Under these conditions, Baghdad should react wisely and pursue national policies which serve Iraq's sovereign interests, al-Wakil believes. He emphasized that it was important to do whatever it takes to prevent the terrorists from fleeing into the country.
"The presence [of the Iraqi forces] at the border posts and vantage points as well as construction and the patrol of earthen parapets, fortifications and fences have been enhanced on the Iraqi-Syrian border," the Iraqi security forces said in an official statement on October 11.
Additionally, Baghdad has bolstered reconnaissance work from the town of Qaim to the village of Tal Safuk to ensure the security of the border region.
Earlier, in August, the Iraqi Air Forces carried out air raids against Daesh on the territory of Syria. The operation was coordinated with the Syrian government.

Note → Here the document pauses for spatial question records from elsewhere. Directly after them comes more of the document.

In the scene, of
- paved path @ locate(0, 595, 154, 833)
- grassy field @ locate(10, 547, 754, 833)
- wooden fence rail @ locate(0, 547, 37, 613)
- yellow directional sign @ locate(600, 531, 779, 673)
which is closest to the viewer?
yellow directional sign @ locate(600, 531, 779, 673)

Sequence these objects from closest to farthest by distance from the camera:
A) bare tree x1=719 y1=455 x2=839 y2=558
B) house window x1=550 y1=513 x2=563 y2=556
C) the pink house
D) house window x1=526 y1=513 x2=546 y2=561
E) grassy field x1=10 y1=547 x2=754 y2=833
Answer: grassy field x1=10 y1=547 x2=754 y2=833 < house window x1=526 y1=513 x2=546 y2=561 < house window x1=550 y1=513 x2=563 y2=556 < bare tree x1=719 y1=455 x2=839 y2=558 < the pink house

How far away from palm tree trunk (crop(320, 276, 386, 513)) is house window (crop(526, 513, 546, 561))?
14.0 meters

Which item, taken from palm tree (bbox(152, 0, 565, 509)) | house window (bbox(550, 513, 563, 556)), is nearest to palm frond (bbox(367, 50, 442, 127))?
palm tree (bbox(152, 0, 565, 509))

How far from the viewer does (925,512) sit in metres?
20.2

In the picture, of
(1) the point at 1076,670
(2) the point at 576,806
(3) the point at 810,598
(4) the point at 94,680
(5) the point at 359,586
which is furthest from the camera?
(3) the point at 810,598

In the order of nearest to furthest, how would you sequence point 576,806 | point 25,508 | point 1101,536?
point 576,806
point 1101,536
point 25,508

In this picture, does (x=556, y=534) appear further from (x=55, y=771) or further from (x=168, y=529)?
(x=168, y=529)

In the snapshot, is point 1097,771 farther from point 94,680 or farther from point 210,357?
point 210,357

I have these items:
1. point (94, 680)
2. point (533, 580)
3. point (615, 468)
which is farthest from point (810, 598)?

The Syrian civil war erupted in 2011 quickly turning into a large-scale standoff involving state and non-state actors including various terrorist groups. Daesh terrorists became the focus of worldwide attention in 2014 when they seized a number of key strategic regions in Western Iraq and took Mosul and Sinjar under control. Simultaneously, the terrorist organization attacked Syrian government and opposition forces capturing large area in eastern Syria by December 2015.
Russia's involvement into the war in September 2015 became a game changer paving the way for the eradication of the terrorist organization in the Arab Republic. According to a UN report released in August 2018, between 20,000 and 30,000 Daesh fighters remain across Syria and Iraq despite heavy losses and resounding defeats in late 2017.
*Daesh (ISIS/ISIL/Islamic State) is a terrorist organization banned in Russia.